The next morning the prestidigitator was nowhere to be seen. We walked out with our knapsacks, and found the path to our first landmark, a place called O-Miya shrine. Like the rest of the town it was deserted, shut tight. We looked at the sign, and saw that it had been erected in the year 666. Since there was no clapping up the gods for traveler’s luck, we moved on.
The forest thickens
The paths were narrow, running between thickets of bamboo, broken-down sheds and desiccated cabbage patches. Just at the edge of deeper woods, by a small house, we came upon Abenoseimei’s headstone. It felt like sheer luck.
Though it didn’t look a thousand years old, stone ages pretty well. Only his name was inscribed there, but a rusty sign nearby assured us that it was his grave, allowing that other locations made the same claim.
We continued up the hill, taking a few wrong turns, the narrow paths stopping at a wall, or dead-ending in a thicket. At last I found an overgrown trail though the trees, and called out to my wife. A minute later she appeared at my side, at the edge of a shallow pond.
While I tried to frame a decent photo, she read the sign. When I returned to her a moment later, she was staring down at the inky water.

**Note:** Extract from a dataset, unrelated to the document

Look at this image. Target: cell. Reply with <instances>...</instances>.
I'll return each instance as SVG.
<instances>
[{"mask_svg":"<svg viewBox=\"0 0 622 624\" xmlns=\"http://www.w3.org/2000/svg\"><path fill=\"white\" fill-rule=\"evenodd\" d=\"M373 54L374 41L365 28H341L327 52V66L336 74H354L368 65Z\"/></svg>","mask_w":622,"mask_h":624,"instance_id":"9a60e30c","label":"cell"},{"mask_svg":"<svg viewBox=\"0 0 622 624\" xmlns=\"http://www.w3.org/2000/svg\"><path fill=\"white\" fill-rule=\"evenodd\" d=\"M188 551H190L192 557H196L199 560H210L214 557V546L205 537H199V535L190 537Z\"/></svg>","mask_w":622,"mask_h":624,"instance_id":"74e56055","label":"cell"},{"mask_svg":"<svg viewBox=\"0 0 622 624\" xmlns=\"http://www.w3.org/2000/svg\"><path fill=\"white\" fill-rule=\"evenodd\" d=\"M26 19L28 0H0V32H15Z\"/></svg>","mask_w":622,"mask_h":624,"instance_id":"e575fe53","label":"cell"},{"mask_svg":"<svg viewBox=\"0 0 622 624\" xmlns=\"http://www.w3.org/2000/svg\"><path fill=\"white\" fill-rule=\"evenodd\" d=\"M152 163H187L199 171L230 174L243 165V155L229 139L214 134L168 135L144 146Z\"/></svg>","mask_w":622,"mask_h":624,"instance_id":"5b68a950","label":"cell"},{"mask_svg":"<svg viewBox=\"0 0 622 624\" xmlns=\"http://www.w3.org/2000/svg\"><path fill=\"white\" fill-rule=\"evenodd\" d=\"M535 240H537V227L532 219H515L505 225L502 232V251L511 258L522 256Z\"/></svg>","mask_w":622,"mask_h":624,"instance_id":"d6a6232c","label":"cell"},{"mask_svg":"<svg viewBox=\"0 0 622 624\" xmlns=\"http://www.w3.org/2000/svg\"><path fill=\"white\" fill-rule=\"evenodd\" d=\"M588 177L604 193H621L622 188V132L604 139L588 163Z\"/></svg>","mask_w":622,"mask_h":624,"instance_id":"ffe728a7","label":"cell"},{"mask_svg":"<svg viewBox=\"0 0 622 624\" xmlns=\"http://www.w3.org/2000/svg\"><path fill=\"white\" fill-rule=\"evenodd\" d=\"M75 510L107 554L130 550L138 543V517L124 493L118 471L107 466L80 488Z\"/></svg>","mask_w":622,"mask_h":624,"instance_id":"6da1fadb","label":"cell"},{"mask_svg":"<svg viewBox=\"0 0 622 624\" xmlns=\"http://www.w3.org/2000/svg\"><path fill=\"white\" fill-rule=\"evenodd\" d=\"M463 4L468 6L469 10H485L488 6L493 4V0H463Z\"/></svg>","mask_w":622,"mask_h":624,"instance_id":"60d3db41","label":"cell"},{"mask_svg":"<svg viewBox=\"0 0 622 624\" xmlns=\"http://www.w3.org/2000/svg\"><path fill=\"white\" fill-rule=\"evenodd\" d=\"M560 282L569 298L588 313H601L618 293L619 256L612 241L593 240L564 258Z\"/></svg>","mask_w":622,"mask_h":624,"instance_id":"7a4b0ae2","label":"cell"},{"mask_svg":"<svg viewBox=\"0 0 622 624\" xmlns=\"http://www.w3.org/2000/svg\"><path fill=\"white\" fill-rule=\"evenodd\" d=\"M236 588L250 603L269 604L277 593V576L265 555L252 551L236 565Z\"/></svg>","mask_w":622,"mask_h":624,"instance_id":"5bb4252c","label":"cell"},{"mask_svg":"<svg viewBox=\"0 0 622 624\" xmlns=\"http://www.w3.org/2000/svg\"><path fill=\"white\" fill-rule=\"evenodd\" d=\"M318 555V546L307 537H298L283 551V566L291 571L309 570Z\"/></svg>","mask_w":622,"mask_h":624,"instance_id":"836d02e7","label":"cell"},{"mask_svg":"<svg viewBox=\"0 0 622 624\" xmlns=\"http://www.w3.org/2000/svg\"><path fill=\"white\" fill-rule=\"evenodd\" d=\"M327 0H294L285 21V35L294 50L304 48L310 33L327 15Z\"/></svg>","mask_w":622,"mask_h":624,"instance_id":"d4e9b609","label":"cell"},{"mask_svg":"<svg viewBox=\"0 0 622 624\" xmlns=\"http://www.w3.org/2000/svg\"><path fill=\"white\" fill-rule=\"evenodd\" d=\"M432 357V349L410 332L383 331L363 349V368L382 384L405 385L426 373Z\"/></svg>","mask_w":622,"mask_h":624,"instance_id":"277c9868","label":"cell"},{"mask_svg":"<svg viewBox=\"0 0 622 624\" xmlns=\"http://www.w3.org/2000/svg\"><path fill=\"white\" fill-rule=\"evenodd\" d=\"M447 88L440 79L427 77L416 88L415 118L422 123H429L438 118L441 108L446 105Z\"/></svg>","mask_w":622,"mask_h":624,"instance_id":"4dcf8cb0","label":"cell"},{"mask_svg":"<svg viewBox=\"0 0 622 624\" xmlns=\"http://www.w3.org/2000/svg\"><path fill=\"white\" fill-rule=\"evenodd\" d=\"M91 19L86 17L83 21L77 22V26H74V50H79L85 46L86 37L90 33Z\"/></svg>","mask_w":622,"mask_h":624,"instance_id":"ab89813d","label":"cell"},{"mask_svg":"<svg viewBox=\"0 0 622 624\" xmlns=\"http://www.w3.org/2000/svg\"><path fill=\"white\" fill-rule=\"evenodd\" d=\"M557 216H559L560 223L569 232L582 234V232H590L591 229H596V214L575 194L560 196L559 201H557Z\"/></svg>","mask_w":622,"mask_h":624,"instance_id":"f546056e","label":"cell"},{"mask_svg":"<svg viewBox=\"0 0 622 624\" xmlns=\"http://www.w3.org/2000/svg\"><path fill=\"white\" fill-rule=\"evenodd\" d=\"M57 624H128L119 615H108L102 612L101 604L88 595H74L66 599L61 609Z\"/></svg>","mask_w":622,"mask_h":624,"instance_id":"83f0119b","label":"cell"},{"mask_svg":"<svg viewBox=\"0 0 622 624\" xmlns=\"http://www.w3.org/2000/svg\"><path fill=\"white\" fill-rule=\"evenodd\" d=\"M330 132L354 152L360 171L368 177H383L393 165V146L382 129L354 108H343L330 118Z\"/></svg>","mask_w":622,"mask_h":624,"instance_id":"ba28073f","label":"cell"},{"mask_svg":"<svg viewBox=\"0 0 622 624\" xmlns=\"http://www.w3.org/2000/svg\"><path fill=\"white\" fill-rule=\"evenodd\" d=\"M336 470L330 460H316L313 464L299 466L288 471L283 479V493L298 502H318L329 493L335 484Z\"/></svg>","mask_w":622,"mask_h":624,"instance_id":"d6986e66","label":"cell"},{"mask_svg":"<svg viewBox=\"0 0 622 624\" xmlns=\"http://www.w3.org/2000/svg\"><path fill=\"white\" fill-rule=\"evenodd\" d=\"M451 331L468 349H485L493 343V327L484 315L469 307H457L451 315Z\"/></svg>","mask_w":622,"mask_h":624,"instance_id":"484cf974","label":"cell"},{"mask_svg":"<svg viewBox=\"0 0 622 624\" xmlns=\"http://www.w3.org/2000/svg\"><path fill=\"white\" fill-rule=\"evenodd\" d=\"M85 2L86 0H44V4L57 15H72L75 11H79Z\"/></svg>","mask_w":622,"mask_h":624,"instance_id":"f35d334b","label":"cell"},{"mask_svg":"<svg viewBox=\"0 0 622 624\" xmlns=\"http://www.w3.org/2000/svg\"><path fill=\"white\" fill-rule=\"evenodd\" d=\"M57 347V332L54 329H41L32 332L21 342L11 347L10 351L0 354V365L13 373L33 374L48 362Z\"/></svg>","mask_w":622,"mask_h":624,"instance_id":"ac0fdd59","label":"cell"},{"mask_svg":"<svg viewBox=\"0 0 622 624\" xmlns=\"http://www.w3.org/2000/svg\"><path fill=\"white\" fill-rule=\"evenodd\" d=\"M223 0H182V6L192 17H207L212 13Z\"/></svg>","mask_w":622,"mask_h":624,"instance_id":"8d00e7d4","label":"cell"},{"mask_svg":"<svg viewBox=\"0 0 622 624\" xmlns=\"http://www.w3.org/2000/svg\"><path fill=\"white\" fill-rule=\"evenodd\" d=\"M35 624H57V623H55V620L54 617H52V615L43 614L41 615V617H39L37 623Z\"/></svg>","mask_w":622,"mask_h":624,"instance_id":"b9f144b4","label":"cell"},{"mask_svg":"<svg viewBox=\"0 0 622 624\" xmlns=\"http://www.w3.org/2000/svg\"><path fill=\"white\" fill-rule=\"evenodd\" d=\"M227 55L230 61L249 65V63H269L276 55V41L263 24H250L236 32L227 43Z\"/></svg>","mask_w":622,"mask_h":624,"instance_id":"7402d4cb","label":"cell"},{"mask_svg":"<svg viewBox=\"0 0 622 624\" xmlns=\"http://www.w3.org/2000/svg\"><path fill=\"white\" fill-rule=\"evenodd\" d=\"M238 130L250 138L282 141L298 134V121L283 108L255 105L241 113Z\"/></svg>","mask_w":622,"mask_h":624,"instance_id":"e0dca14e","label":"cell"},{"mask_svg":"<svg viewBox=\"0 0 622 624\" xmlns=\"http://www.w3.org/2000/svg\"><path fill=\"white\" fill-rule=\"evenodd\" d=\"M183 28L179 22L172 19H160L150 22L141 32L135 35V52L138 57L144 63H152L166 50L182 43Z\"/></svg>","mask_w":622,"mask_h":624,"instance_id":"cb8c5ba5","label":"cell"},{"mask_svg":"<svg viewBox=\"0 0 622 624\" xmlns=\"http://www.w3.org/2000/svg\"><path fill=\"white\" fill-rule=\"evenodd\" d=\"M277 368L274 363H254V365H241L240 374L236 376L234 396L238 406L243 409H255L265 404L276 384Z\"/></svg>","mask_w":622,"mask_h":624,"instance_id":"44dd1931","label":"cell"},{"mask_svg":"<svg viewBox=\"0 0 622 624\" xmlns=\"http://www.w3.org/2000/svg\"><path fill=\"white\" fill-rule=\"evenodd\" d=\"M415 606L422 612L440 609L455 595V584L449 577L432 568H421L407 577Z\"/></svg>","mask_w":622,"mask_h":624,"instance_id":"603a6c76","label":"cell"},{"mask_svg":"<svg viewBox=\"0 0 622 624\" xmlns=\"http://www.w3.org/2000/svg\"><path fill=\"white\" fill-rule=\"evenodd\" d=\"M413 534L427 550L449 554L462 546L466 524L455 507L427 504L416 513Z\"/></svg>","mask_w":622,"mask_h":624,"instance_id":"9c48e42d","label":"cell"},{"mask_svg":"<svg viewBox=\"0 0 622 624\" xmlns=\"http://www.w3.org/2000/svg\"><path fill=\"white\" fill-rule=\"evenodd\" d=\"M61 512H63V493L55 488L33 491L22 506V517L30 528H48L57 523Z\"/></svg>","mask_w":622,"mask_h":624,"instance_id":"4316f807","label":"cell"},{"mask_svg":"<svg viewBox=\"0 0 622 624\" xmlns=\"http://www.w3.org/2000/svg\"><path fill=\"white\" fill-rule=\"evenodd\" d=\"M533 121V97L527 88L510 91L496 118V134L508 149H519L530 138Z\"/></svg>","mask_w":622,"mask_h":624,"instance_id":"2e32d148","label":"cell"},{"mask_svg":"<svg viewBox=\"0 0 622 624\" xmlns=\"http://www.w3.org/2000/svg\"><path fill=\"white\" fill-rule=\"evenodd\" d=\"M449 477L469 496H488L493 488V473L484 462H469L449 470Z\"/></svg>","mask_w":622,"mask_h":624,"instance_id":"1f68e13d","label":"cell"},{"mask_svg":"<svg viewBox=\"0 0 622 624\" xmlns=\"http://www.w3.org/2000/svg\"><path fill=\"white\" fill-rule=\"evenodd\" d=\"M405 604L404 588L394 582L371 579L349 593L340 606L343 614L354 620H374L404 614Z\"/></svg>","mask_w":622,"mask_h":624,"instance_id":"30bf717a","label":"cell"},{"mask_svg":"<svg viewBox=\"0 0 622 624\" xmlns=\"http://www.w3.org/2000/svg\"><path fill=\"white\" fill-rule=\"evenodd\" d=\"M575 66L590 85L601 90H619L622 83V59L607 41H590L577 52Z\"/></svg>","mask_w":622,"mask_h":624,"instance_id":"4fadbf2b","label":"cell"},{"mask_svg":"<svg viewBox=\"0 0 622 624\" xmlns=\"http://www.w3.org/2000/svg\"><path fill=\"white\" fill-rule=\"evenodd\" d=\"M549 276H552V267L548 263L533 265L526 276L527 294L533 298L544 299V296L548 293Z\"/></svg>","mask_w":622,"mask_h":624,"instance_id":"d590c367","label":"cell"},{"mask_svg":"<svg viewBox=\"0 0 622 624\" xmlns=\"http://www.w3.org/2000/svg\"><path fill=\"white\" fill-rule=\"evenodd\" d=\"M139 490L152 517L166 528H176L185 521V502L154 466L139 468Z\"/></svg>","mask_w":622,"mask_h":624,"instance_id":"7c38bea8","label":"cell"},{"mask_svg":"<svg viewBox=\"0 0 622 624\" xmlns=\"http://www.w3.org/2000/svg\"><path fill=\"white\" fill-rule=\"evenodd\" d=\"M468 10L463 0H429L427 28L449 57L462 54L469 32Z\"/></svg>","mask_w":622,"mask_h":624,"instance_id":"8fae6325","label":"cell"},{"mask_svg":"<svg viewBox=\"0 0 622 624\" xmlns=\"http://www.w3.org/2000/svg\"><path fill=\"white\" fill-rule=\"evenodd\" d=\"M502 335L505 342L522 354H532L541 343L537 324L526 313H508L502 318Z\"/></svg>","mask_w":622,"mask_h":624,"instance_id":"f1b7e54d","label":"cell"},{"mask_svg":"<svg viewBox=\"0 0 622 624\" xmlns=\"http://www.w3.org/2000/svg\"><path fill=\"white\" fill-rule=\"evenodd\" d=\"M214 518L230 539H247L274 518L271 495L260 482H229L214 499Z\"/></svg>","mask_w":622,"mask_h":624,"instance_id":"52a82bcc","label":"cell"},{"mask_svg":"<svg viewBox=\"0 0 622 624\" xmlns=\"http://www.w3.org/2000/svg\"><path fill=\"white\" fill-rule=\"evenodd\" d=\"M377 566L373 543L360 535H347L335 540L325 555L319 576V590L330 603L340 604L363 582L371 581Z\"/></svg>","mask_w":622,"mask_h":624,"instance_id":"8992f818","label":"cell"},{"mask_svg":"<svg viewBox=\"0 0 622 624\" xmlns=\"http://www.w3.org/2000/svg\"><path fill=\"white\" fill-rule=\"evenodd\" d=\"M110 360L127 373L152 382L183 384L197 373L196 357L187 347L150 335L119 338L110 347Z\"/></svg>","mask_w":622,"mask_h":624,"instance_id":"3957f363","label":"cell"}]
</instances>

“They killed him. Here.” That was all she said.
The vengeance of Doman
Before I provide a translation of the sign, please note that every word I’ve told you is absolutely true. With this inscription, my story is done:
Long, long ago a mountain bird that sparkled in golden colors sat upon this rock. When Doman came, he predicted the bird would bring evil upon the village. Fire powder was used to explode the rock, and when it split perfectly in two, pure black blood flowed from within. The golden bird was never again seen, and in that village nothing more ever happened.
From the Shinkansen station at Okayama or Shin-Kurashiki, get on a local train bound for Fukuyama, and get off the train at Konko-cho Station. Coming from the opposite direction (Hiroshima or Fukuyama) head in the direction of Okayama, and get off at Konko-cho. The local train will take longer (30 minutes or so) from Fukuyama or Okayama. Konko-cho is just one stop from Shin-Kurashiki.
At Konko-cho station, ask for directions to O-Miya Shrine, or get a tourist map of Asakuchi (the larger township which includes Konko-cho). It is a ten minute walk to the shrine, and another five minutes to Abenoseimei's gravestone. Doman's Pond is hidden nearby.